- SET PROBLEM: Please rewrite the rows below with every "blurred reed bed" changed to "distant reed bed" and nothing else altered. Leave the pictures out of your answer.

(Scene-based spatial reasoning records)

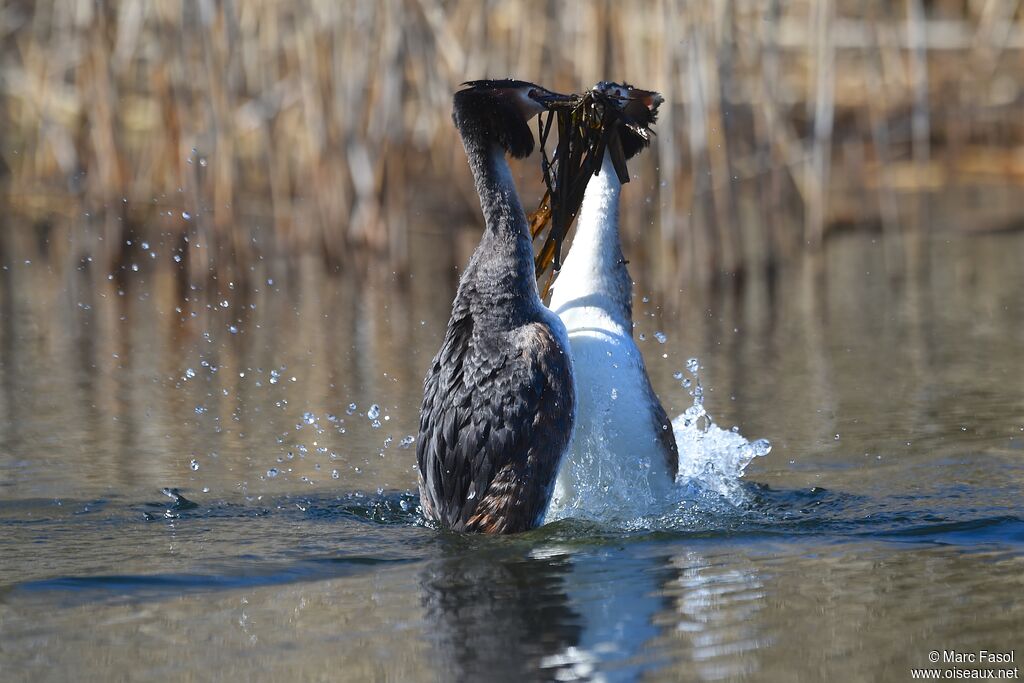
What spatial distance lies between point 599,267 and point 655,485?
2.90 feet

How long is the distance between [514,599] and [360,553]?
2.76 ft

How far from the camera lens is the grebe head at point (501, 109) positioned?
18.5 ft

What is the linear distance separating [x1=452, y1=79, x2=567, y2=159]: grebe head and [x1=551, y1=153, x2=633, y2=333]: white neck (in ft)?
1.45

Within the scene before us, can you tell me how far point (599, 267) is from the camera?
5.86 metres

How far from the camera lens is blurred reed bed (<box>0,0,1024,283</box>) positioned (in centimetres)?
1169

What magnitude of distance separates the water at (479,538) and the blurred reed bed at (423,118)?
1700 mm

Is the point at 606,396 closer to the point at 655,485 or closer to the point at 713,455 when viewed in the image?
the point at 655,485

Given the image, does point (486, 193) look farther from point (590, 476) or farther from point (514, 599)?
point (514, 599)

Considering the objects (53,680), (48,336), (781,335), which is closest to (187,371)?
(48,336)

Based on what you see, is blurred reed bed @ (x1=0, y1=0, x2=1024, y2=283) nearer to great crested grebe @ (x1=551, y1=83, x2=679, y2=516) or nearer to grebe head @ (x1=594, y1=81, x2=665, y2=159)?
grebe head @ (x1=594, y1=81, x2=665, y2=159)

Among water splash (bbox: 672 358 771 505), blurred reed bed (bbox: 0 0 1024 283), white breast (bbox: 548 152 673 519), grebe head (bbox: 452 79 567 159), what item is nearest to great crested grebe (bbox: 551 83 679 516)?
white breast (bbox: 548 152 673 519)

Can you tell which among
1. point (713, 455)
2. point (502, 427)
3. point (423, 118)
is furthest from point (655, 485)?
point (423, 118)

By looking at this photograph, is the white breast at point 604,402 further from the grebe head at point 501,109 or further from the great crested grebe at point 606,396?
the grebe head at point 501,109

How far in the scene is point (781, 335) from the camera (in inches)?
382
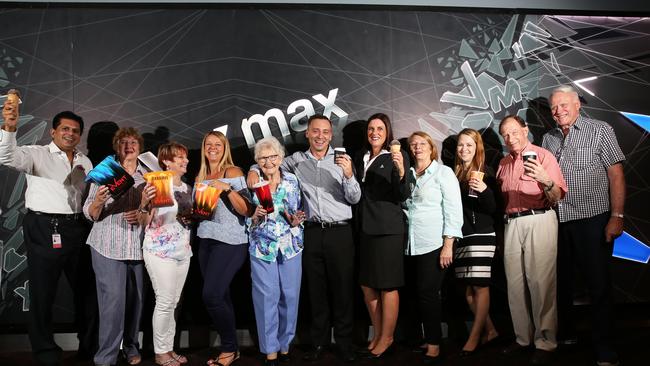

- ANSWER IN FULL:
What spatial distance lies between point 599,267 and point 655,485?
2.90 feet

How long is the distance between [514,599] and [360,553]?
2.76 ft

How far from the camera lens is the grebe head at point (501, 109) positioned?
18.5 ft

What is the linear distance separating [x1=452, y1=79, x2=567, y2=159]: grebe head and [x1=551, y1=153, x2=633, y2=333]: white neck (in ft)?
1.45

Within the scene before us, can you tell me how far point (599, 267) is from the camera?
5.86 metres

How far from the camera lens is distant reed bed (<box>0,0,1024,283</box>) positioned (in centimetres)?
1169

What magnitude of distance separates the water at (479,538) and the distant reed bed at (423,118)?
1700 mm

Is the point at 606,396 closer to the point at 655,485 or closer to the point at 713,455 when viewed in the image?
the point at 655,485

Given the image, does point (486, 193) look farther from point (590, 476) or farther from point (514, 599)?
point (514, 599)

Considering the objects (53,680), (48,336), (781,335), which is closest to (187,371)?
(48,336)

Based on what you see, is distant reed bed @ (x1=0, y1=0, x2=1024, y2=283) nearer to great crested grebe @ (x1=551, y1=83, x2=679, y2=516) or nearer to grebe head @ (x1=594, y1=81, x2=665, y2=159)?
grebe head @ (x1=594, y1=81, x2=665, y2=159)

Among water splash (bbox: 672 358 771 505), distant reed bed (bbox: 0 0 1024 283), white breast (bbox: 548 152 673 519), grebe head (bbox: 452 79 567 159), what item is nearest to great crested grebe (bbox: 551 83 679 516)?
white breast (bbox: 548 152 673 519)

Can you tell which among
1. point (713, 455)
2. point (502, 427)
3. point (423, 118)
is furthest from point (655, 485)?
point (423, 118)

By looking at this photograph, is the white breast at point 604,402 further from the grebe head at point 501,109 or further from the great crested grebe at point 606,396?
the grebe head at point 501,109

How far in the scene is point (781, 335) from the camera (in inches)?
382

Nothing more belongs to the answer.